#### Action item:
Find and copy the lines in the records beneath this task that contain the word "application".

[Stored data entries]
+ + + + +
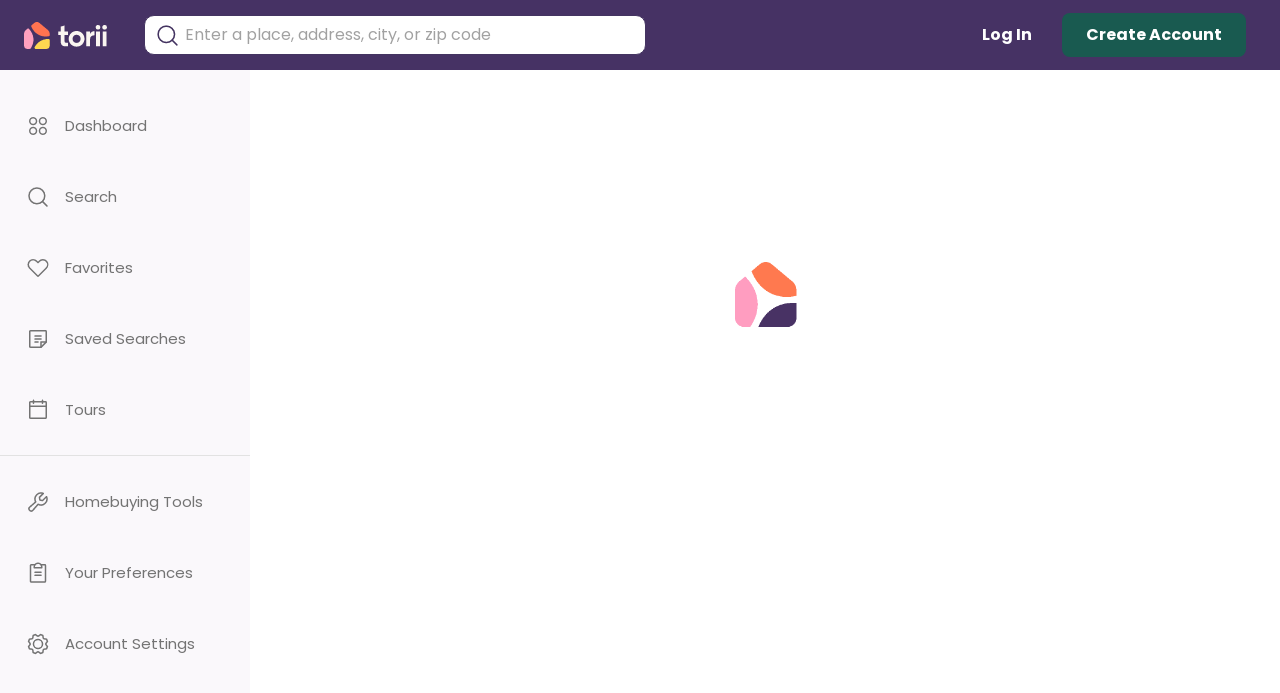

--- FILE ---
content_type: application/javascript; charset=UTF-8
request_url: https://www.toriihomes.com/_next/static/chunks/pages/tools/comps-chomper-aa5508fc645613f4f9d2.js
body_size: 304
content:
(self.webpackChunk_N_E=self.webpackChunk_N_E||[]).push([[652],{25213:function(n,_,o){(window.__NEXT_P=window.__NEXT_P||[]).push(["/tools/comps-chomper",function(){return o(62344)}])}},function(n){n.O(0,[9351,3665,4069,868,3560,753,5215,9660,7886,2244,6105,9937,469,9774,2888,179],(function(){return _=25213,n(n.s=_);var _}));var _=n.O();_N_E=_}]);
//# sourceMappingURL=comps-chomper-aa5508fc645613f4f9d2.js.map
+ + + + +
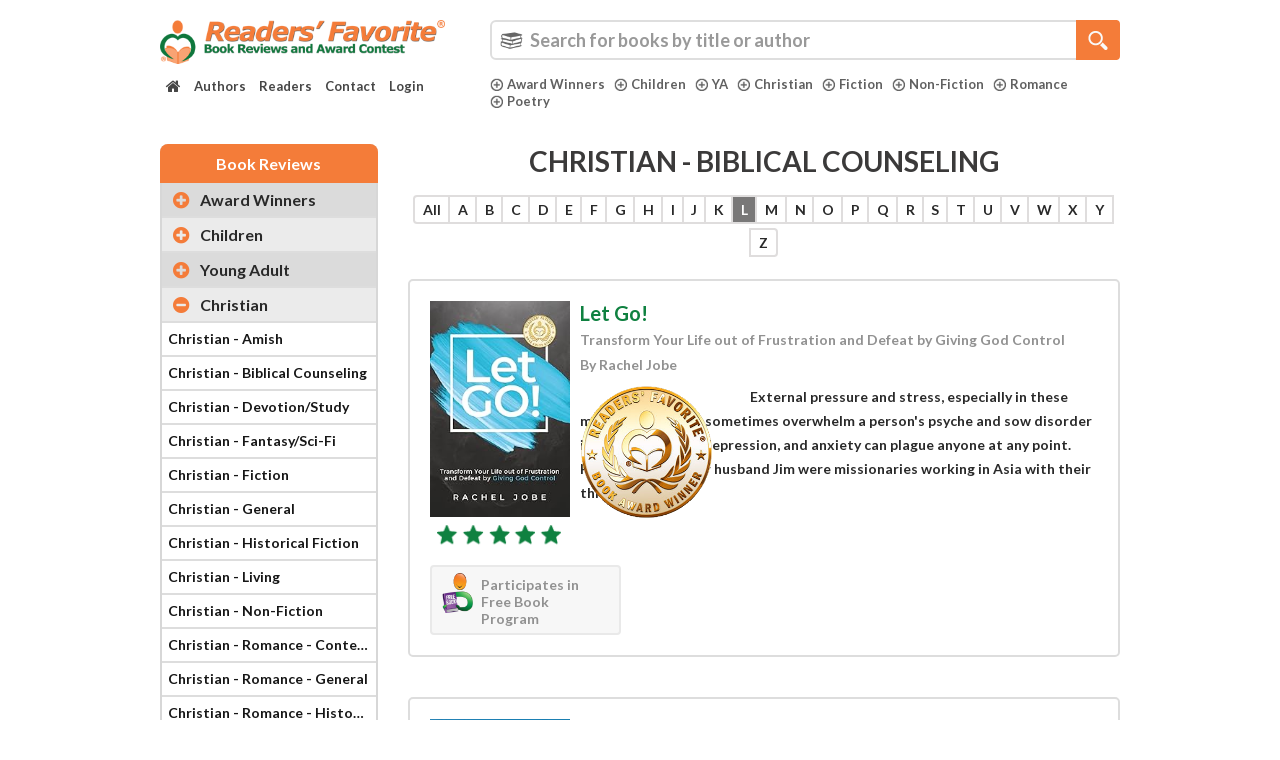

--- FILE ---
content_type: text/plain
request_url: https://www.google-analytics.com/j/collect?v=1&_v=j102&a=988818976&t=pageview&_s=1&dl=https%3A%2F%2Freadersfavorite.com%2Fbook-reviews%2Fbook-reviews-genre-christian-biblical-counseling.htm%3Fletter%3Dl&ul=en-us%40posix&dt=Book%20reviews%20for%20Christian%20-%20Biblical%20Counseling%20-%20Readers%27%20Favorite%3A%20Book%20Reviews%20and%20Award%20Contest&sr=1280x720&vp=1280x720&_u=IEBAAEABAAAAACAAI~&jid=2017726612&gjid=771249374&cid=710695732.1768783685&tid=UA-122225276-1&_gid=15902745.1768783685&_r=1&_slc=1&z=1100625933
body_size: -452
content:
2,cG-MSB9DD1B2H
+ + + + +
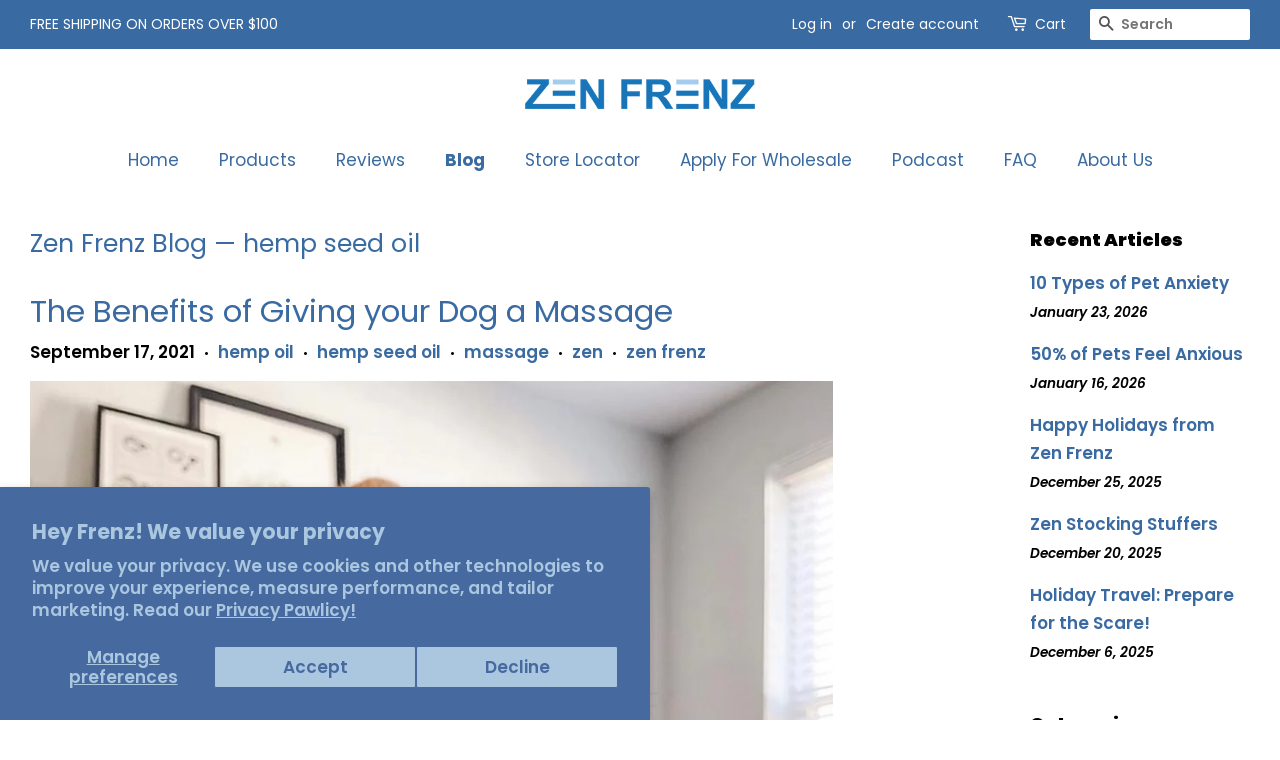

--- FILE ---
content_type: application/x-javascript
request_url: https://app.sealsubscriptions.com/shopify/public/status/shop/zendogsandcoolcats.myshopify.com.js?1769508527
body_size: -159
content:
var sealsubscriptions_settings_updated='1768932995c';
+ + + + +
#### Answer below:
content_type: application/javascript; charset=UTF-8
content_type: application/x-javascript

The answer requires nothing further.